= Youth in Barbuda =

Demographics

In terms of the demography of the island, youth in Barbuda can be categorized together as one age group. It was projected that 33.92% of the Barbudan population was aged 0–17 years in 2011. (285 young men and 266 young women).

In this article, youth is defined as those aged 0–17 years old.

The Barbuda Council Youth Affairs & Sports committee has responsibility for youth.

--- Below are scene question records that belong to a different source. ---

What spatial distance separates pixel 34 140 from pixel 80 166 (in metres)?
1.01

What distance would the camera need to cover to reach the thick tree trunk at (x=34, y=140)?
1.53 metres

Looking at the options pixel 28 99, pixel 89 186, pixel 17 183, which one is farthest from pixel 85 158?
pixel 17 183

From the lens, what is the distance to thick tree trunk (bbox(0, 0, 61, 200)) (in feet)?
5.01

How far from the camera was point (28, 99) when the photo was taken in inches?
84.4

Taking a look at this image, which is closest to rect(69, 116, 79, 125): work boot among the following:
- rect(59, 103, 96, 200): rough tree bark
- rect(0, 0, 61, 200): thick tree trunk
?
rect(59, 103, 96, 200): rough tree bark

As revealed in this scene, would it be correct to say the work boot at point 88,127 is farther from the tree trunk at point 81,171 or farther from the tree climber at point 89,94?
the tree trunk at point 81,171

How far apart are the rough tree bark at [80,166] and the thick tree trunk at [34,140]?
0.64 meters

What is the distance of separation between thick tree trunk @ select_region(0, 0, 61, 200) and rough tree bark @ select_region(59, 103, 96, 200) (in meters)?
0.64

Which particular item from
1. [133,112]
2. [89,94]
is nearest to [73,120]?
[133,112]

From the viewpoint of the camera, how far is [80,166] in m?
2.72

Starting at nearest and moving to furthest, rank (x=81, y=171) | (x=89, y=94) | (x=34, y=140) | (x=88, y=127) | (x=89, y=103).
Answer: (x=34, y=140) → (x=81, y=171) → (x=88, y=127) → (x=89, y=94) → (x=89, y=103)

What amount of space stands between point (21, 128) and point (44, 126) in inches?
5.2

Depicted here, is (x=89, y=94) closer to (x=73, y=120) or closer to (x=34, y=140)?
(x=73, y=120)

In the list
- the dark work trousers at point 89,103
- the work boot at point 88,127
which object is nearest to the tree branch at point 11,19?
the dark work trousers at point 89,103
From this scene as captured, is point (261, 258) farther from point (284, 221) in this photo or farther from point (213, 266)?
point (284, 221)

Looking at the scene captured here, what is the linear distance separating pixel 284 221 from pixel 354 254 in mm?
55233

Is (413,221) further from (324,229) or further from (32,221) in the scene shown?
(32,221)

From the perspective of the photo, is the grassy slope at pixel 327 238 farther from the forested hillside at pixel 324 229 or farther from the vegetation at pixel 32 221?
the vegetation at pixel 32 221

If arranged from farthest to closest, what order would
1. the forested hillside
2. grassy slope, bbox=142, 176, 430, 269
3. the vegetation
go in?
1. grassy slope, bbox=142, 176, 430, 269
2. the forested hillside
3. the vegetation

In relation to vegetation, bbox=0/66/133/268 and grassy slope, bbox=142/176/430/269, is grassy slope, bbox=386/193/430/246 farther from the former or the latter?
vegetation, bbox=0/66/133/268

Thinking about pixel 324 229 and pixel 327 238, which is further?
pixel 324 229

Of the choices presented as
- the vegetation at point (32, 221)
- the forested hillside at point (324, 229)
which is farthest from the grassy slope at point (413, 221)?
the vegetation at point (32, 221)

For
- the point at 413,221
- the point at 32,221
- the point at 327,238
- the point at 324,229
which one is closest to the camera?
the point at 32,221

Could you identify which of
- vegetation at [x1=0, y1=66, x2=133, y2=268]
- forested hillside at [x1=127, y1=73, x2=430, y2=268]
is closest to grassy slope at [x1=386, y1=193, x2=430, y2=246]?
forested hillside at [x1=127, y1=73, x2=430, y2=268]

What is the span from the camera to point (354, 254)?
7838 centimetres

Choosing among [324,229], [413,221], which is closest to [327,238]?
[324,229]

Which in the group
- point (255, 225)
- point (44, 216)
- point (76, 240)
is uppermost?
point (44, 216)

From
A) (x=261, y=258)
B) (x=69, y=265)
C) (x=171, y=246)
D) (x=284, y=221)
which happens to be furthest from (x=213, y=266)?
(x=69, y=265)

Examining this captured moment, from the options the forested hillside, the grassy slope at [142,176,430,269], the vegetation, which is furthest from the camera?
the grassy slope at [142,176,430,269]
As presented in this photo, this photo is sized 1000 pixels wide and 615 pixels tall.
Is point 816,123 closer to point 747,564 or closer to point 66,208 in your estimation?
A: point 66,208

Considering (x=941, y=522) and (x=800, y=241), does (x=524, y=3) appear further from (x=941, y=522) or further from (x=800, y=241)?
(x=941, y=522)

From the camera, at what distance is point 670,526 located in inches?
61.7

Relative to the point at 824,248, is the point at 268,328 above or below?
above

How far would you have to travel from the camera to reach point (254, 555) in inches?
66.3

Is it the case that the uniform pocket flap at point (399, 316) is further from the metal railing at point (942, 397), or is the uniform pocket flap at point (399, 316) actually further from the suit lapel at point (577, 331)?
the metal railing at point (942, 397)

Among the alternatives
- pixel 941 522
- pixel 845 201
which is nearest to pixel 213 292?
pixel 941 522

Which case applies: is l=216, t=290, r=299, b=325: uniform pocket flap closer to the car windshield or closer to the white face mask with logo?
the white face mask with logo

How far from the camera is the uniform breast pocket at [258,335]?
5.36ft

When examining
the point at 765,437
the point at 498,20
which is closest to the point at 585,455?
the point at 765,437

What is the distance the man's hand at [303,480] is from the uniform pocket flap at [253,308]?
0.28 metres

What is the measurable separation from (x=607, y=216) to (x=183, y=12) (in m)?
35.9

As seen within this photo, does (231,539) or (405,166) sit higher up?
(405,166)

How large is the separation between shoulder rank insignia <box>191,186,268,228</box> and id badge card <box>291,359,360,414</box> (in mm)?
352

== Ethnicity, citizenship, and immigration ==
In Barbuda, 95.56% of the youth are of African descent, 2.96% are mixed Black and White, and 1.48% are of other mixed ancestry. A total of 0.18% of young people were born in "Other Latin or North American countries," 92.42% in Antigua and Barbuda, 0.92% in Canada, 0.55% in Dominica, 1.85% in Guyana, 0.37% in Jamaica, 0.37% in the UK, 2.22% in the US, 0.92% in the US Virgin Islands, and 0.18% were unsure of their birthplace. 93.90% of respondents identified their primary citizenship as Antiguan and Barbudan, 0.55% as Canadian, 0.55% as Dominican (Commonwealth) citizen, 1.66% as Guyanese, 0.37% as Jamaican, 0.18% as British, 2.40% as American, 0.18% as having another citizenship, and 0.18% as not stating. Out of the children who held dual citizenship, 18.18% were citizens of Canada, 9.09% were citizens of the Commonwealth of Dominica, 9.09% were Guyanese, 9.09% were British, 45.45% were citizens of the United States, and 9.09% were citizens of another nation.

== Housing ==

4.07% of youth lived in households that used concrete as the main material of outer walls, 74.12% of lived in homes that used concrete/blocks, 10.35% lived in homes that used wood, 8.87% lived in homes that used wood and concrete, and 2.59% used other. 0.92% of young people lived in households that used concrete as the main roofing material, 97.23% in sheet metal, 0.74% in asphalt shingles, 0.74% in other shingles, and 0.37% in wood shingles. 98.52% of youth live in separate homes, 0.18% live in part of a private home, and 1.29% in a business/dwelling. 2.24% of youth lived in households that reported a crime in the last 12 months.

== Education ==
65.85% of young men aged 0–4 attended school full time, and 34.15% did not attend school, 97.56% of young men aged 5–9 attended school full time, 1.22% attended school part-time, and 1.22% did not attend school, 100.00% of young men aged 10–14 attended school full time, 76.67% of young men aged 15–19 attended school full time, and 23.33% did not. 65.43% of young women aged 0–4 attended school full time, by far the highest number in the nation, 34.57% of young women aged 0–4 did not attend school full time, 98.72% of young women aged 5–9 attended school full time, and 1.28% did not, 100.00% of young women aged 10–14 attended school full time, 77.42% of young women aged 15–19 attended school full time, and 22.58% did not.

== Health ==

4.81% of youth had a disability with some difficulty, and 2.03% of youth had a disability with lots of difficulty. In both categories, these rates were higher compared to any other parish on Antigua. 8.55% of youth had allergies in Barbuda, the third highest number in the nation. 0.19% of youth had diabetes. 0.37% of youth had sickle cell, by far the lowest number in the nation. 0.19% of youth have mental illness, the highest number in the nation. 2.96% of youth have a seeing disability with some difficulty, and 0.18% of youth have a seeing disability with a lot of difficulty or not able to see at all.